> Extrait choisi:
BIOGRAPHIE – Dès 13 ans **
de Sylvie DODELLER
Éditions l’École des Loisirs – Collection (Médium Poche) – 6,80€
Si écrire du théâtre c’est en peu de mots permettre au metteur en scène et aux acteurs de faire vivre une histoire, c’est avec des mots et rien que des mots que Sylvie Dodeller met en scène et fait vivre le fabuleux destin de Molière qui, acteur, metteur en scène, directeur de troupe et écrivain est devenu le symbole universel de l’homme de théâtre.
Pour nos jeunes lecteurs, elle déroule cette biographie dans les réalités documentées d’une époque qu’elle donne à voir et à sentir pour mieux nous faire vivre le cheminement de celui qui, dans la gloire ou les galères, sut révolutionner le théâtre en dépassant les personnages caricaturaux de la farce pour inscrire les travers de la société et les noirceurs de l’âme humaine dans le comique de ses pièces ou en créant la comédie-ballet.
Elle le fait avec le souci constant d’engager le dialogue avec son jeune public pour l’aider à apprécier la modernité, l’actualité et l’universalité du personnage et des thèmes abordés.
Comme dans tous les jeux numériques bien conçus, notre Jean-Baptiste Poquelin, petit gamin de Paris, se meut dans un univers parfaitement reconstitué.
La ville pue et le spectacle de la mort y est partout présent mais dans le même temps, elle grouille de vie.
Du côté du Pont Neuf, c’est le spectacle total des saltimbanques et des bonimenteurs qui le fascine…
Chez les Jésuites (drôle le collège !) comme à la ville, il court les théâtres et se délecte de tout, de la vie édifiante des saints, de la tragédie, de la farce et la Comedia dell ‘Arte qu’il place au-dessus de tout.
Avec lui, nous découvrons Madeleine, la belle rousse aussi intelligente que flamboyante.
Elle enflamme sa passion pour le théâtre.
C’est dit, il sera comédien !
Comme bien des jeunes aujourd’hui, il veut monter son entreprise, sa troupe, son théâtre !
L’illustre théâtre est né…Jean-Baptiste Poquelin se fait Molière.
La foi et le talent ne remplacent pas le métier…et l’oubli des fondamentaux le conduiront vite à la faillite et à la prison pour dettes.
Qu’à cela ne tienne c’est en Province et avec sa troupe qu’il va apprendre le métier du théâtre !

> Données fournies:
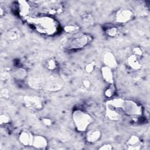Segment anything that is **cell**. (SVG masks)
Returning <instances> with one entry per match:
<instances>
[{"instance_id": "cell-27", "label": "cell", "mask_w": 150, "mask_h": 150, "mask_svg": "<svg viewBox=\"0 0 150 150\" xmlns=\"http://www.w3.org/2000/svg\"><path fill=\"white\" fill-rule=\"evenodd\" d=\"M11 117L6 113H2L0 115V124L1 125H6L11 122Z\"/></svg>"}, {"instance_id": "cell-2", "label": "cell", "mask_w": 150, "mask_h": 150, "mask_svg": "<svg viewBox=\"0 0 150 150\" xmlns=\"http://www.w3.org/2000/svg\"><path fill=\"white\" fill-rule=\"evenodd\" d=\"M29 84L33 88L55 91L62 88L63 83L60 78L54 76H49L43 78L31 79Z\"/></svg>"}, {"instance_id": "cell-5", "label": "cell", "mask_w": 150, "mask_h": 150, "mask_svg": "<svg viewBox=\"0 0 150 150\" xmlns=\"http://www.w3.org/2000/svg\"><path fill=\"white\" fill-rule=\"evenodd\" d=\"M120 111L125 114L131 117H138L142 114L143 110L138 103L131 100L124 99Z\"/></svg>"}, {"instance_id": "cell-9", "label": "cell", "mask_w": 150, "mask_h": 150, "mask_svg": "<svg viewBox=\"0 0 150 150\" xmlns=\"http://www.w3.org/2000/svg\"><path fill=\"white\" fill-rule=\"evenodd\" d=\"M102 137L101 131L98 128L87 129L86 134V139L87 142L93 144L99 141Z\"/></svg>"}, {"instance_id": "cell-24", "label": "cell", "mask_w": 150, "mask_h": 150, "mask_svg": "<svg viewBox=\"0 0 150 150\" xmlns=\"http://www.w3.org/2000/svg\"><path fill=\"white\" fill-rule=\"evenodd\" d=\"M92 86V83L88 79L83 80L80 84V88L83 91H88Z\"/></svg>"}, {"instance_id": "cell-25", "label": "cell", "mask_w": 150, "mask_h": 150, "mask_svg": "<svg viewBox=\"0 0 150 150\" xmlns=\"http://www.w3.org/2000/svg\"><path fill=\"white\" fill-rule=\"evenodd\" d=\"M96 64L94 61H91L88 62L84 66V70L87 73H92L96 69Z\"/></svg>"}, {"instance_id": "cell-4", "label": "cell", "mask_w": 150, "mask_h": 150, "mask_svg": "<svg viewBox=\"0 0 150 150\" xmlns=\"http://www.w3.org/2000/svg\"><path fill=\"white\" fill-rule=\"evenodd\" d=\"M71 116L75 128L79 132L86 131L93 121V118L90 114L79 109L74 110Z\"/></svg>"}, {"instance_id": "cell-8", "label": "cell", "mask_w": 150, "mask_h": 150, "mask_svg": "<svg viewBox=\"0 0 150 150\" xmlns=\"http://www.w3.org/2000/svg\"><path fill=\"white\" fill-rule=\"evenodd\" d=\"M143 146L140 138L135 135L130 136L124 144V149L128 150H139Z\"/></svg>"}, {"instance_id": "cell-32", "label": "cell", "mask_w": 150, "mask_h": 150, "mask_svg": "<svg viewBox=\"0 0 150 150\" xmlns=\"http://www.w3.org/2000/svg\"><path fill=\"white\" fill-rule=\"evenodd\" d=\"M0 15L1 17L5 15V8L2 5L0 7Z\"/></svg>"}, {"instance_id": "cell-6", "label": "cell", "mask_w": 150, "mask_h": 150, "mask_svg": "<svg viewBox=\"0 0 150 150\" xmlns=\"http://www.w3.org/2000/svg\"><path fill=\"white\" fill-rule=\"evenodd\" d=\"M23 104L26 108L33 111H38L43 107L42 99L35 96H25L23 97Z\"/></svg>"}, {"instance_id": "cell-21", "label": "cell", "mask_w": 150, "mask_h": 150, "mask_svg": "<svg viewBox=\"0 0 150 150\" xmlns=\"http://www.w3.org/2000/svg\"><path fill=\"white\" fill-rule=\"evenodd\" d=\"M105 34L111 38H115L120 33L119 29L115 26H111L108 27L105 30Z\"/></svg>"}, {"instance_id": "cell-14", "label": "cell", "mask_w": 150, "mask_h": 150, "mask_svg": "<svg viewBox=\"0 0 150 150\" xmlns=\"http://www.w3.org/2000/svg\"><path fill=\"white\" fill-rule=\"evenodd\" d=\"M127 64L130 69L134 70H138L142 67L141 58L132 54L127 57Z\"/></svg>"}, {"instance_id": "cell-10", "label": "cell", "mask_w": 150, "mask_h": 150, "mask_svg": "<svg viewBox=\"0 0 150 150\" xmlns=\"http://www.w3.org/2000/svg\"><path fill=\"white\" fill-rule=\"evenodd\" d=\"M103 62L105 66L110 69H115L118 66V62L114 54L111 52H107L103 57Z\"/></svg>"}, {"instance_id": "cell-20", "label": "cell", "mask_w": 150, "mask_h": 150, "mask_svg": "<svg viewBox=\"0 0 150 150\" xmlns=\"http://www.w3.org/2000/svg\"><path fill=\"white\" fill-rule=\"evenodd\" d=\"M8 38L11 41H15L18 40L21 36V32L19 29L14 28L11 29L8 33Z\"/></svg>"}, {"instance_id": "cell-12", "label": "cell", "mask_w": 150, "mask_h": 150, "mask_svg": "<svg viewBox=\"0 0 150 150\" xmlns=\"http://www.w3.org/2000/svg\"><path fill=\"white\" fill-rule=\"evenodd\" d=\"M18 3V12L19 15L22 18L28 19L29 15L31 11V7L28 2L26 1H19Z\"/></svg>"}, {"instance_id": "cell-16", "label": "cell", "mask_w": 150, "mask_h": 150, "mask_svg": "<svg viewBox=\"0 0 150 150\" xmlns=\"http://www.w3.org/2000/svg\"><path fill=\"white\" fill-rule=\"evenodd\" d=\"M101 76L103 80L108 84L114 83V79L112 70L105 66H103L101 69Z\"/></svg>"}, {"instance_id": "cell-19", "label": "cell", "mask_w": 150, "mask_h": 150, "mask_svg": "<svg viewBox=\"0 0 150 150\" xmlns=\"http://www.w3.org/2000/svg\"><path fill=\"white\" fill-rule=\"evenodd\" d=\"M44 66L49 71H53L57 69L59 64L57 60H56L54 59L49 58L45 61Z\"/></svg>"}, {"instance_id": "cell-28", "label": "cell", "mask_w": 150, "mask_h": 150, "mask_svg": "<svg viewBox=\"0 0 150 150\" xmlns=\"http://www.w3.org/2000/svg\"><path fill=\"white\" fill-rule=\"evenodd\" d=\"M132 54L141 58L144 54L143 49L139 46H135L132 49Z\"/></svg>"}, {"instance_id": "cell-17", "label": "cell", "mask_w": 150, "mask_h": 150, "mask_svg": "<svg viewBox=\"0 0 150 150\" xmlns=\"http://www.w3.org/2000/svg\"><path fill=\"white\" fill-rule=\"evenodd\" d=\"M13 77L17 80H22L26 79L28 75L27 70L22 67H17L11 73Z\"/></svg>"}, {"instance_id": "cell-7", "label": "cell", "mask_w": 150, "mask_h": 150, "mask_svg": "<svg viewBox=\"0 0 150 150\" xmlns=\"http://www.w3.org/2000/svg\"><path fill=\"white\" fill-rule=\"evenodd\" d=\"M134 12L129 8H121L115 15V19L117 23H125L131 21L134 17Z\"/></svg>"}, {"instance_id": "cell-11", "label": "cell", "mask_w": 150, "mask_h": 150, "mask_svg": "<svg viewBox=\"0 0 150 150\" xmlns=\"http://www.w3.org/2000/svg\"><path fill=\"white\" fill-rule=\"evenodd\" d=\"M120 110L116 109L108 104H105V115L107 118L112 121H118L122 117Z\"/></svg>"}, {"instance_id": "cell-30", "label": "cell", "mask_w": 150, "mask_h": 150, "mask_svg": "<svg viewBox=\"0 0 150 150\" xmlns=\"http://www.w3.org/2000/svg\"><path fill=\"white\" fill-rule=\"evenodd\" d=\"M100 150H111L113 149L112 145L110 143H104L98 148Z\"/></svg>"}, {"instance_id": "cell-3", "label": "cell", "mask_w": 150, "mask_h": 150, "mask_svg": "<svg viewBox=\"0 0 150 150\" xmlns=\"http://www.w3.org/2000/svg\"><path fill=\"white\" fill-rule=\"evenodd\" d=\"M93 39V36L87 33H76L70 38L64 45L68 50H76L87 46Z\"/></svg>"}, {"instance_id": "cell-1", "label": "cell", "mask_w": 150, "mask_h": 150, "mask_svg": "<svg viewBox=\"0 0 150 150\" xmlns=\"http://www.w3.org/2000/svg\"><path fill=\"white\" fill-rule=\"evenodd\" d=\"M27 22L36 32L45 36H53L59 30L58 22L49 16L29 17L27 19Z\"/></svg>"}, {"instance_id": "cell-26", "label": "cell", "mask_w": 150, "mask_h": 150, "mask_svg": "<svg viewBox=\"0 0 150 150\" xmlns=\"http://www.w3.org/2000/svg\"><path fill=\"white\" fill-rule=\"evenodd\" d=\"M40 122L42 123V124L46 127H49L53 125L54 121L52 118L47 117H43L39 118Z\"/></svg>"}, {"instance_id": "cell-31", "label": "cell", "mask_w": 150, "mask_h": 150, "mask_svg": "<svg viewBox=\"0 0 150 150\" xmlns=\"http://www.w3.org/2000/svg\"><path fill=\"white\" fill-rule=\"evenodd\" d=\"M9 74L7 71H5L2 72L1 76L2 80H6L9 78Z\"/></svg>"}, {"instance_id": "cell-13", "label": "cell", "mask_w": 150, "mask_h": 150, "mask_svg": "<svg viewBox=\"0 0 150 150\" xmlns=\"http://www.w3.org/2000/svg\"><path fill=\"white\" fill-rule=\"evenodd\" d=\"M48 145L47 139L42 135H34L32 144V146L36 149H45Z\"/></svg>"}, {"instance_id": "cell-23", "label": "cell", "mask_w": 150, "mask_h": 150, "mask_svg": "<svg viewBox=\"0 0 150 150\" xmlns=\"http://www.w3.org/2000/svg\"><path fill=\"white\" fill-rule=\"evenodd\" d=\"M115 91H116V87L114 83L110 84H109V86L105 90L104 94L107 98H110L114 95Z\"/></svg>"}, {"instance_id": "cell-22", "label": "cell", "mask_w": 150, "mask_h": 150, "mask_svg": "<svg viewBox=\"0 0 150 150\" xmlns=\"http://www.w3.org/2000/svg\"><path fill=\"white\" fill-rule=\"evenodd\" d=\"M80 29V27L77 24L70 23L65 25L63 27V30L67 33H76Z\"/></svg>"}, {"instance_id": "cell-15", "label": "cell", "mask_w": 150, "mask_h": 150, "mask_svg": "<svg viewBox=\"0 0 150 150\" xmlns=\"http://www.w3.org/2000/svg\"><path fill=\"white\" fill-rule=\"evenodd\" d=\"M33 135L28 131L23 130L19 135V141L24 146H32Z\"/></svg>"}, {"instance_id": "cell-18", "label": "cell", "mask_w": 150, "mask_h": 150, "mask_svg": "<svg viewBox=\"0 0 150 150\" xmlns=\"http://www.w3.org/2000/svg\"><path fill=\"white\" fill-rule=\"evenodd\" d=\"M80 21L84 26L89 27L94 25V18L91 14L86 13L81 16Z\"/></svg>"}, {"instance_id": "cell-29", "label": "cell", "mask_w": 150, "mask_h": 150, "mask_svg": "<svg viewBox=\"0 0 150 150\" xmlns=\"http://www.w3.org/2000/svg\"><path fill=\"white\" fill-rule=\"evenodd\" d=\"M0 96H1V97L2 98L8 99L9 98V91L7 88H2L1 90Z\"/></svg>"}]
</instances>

* * *

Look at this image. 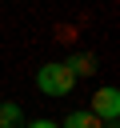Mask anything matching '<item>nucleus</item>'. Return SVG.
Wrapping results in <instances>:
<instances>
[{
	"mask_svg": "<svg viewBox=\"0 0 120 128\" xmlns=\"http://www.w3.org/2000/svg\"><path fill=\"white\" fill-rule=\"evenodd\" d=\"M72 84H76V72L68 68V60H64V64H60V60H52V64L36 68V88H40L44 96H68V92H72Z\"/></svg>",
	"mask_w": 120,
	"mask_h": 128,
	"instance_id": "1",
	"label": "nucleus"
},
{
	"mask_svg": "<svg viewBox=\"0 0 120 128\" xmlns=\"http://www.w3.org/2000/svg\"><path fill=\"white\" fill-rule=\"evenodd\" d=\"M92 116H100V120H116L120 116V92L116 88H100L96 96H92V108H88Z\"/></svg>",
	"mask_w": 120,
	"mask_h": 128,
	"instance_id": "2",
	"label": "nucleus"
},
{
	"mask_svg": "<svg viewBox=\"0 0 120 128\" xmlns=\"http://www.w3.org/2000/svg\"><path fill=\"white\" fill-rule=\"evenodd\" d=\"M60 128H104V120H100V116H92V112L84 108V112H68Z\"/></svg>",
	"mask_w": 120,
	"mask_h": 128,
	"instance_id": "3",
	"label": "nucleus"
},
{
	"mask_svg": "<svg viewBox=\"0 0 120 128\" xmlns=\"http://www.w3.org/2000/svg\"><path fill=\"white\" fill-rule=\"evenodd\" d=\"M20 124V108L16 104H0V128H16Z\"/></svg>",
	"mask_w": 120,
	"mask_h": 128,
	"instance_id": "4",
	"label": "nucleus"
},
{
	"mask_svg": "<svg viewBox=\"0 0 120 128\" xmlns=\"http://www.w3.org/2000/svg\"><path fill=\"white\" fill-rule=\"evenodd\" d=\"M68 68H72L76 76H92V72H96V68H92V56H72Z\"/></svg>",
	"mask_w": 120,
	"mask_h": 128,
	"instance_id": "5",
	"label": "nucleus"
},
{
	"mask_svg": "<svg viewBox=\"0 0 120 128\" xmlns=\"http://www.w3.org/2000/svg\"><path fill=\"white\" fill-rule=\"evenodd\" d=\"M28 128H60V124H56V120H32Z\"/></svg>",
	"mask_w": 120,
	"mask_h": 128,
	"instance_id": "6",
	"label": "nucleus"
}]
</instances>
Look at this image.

...

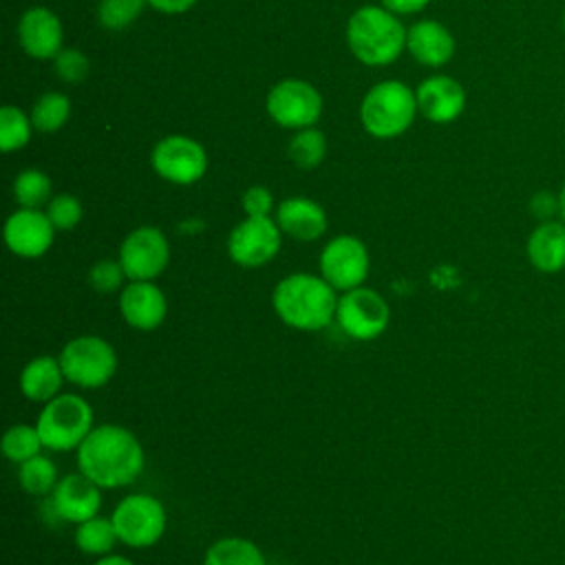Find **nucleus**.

> Consigne: Pouvez-vous écrire la suite de la critique de la biographie de Molière, en reprenant juste après sa dernière phrase ?

> Production attendue:
Acteur, il devient vite une « Bête de scène » et un directeur efficace qui apprend à composer avec la versatilité des sponsors (on parle alors de « protecteurs »).
Avec l’appui de Monsieur, frère du Roi, il investit Paris et gagne les faveurs du jeune Louis XIV.
Il innove voire révolutionne le théâtre de l’époque :
– il refuse désormais de faire « ronfler » les vers de la tragédie.
– avec « l’Ecole des femmes » il triomphe et la comédie acquiert ses lettres de noblesse (cinq actes en vers ).
On rit d’un fâcheux jaloux mais on critique surtout une société qui asservit les épouses et refuse l’éducation aux femmes…
Le « Tout Paris » grogne mais la pièce triomphe…On la joue pendant un an.
– avec Tartuffe, c’est le monde de la religion et des dévots que Molière met en scène.
Le thème est plus que subversif et malgré l’appui du Roi, la pièce sera interdite pendant cinq ans (reprise par Ariane Mnouchkine en 1990 et inscrite dans le cadre algérien de l’époque, elle lui vaudra d’être menacée d’un attentat pour les intégristes musulmans….déjà !)
– il impose la Comédie-Ballet qui conjugue le jeu dramatique avec la musique, la danse et le chant.
Nos jeunes lecteurs auront vite compris que l’on n’est pas loin de la comédie musicale d’aujourd’hui !
Dans ce tourbillon le jeune lecteur passera une journée entière avec l’homme de théâtre maître de son art et de son métier.
La fin de sa vie nous le fait découvrir tout entier dans sa complexité d’ homme mais d’homme de théâtre encore et toujours :
– attentif au théâtre de la cour dans ses fonctions de tapissier du roi très soucieux du rituel de la « chaise d’affaires »
– amoureux d’Armande la fille de Madeleine…il semble courir après une jeunesse perdue et joue un Scapin virevoltant pour encore donner le change
– malade il s’acharne contre les médecins qui ont déjà tué sa mère. Il fait tousser ses personnages pour jouer sa propre souffrance et meurt quasiment en scène en jouant « le malade imaginaire »…
Voilà un excellent ouvrage austère et exigeant qui, au-delà de l’exercice classique de la biographie donne à vivre toute une époque et éclaire toute la modernité de Molière.
Il est complété d’une iconographie très parlante et très didactique qui aurait sans doute mérité d’être mieux disposée et mieux mise en valeur.